8. TRANSFER TO RESERVES:

The Profit of the Company for the Financial Year ending on 31st March, 2023 is transferred to profit and loss account of the Company under Reserves and Surplus.

9. DISCLOSURES RELATING TO HOLDING, SUBSIDIARY, ASSOCIATE COMPANY AND JOINT VENTURES:

The Company does not have any Holding / Subsidiary / Associate Company and Joint Venture.

10. MATERIAL CHANGES AND COMMITMENTS, IF ANY, AFFECTING THE FINANCIAL POSITION OF THE COMPANY WHICH HAVE OCCURRED BETWEEN THE END OF THE FINANCIAL YEAR TO WHICH THE FINANCIAL STATEMENTS RELATES AND THE DATE OF THE REPORT:

There have been no material changes and commitments, which affect the financial position of the Company which have occurred between the end of the financial year to which the financial statements relate and the date of this Report.

11. SIGNIFICANT & MATERIAL ORDERS PASSED BY THE REGULATORS OR COURTS OR TRIBUNALS:

No significant material orders has been passed by the Regulators or Courts or Tribunals impacting the going concern status and Company’s operations in future.

12. BOARD MEETINGS:

The Directors of the Company met at regular intervals at least once in a quarter with the gap between two meetings not exceeding 120 days to take a view of the Company’s policies and strategies apart from the Board Matters.

During the year under the review, the Board of Directors met 6 (Six) times viz. 30th May, 2022, 15th July, 2022, 13th August, 2022, 7th September, 2022, 14th November, 2022 and 16th February, 2023.

13. DIRECTORS' RESPONSIBILITY STATEMENT:

In accordance with the provisions of Section 134 (3)(c) and Section 134(5) of the Companies Act, 2013, to the best of their knowledge and belief the Board of Directors hereby submit that:

a. In the preparation of the Annual Accounts, for the year ended on 31st March, 2023 the applicable accounting standards have been followed and there are no material departure from the same;

b. The Directors had selected such accounting policies and applied them consistently and made judgments and estimates that are reasonable and prudent so as to give a true and fair view of the state of affairs of the company at the end of financial year and of the profit of the company for the financial year ended on 31st March, 2023;

c. The Directors had taken proper and sufficient care for the maintenance of adequate accounting records in accordance with the provisions of Companies Act, 2013 for safeguarding the assets of the company and for preventing and detecting fraud and other irregularities;

d. The Directors had prepared the Annual Accounts on a going concern basis;

e. The Directors had laid down internal financial controls to be followed by the Company and that such internal financial controls are adequate and are operating effectively and;

f. The Directors had devised proper systems to ensure compliance with the provisions of all applicable laws and that such systems were adequate and operating effectively.

- Recorded information -

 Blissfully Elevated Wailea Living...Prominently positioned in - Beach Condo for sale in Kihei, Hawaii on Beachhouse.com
* * *
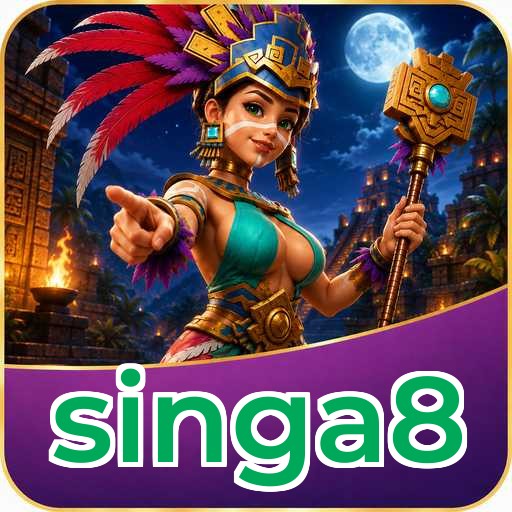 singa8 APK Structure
---
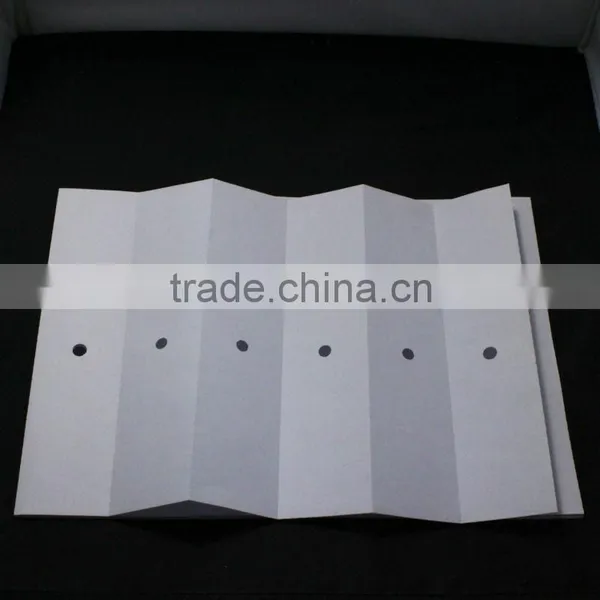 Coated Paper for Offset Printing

- Work task 1 -
In the company report, how many times did the Board of Directors meet during the year under review?
- Work task 2 -
Copy out the stretch of the company report from "The Directors of" through "16th February, 2023." word for word.

- Task answer 1 -
Six times.

- Task answer 2 -
The Directors of the Company met at regular intervals at least once in a quarter with the gap between two meetings not exceeding 120 days to take a view of the Company’s policies and strategies apart from the Board Matters.

During the year under the review, the Board of Directors met 6 (Six) times viz. 30th May, 2022, 15th July, 2022, 13th August, 2022, 7th September, 2022, 14th November, 2022 and 16th February, 2023.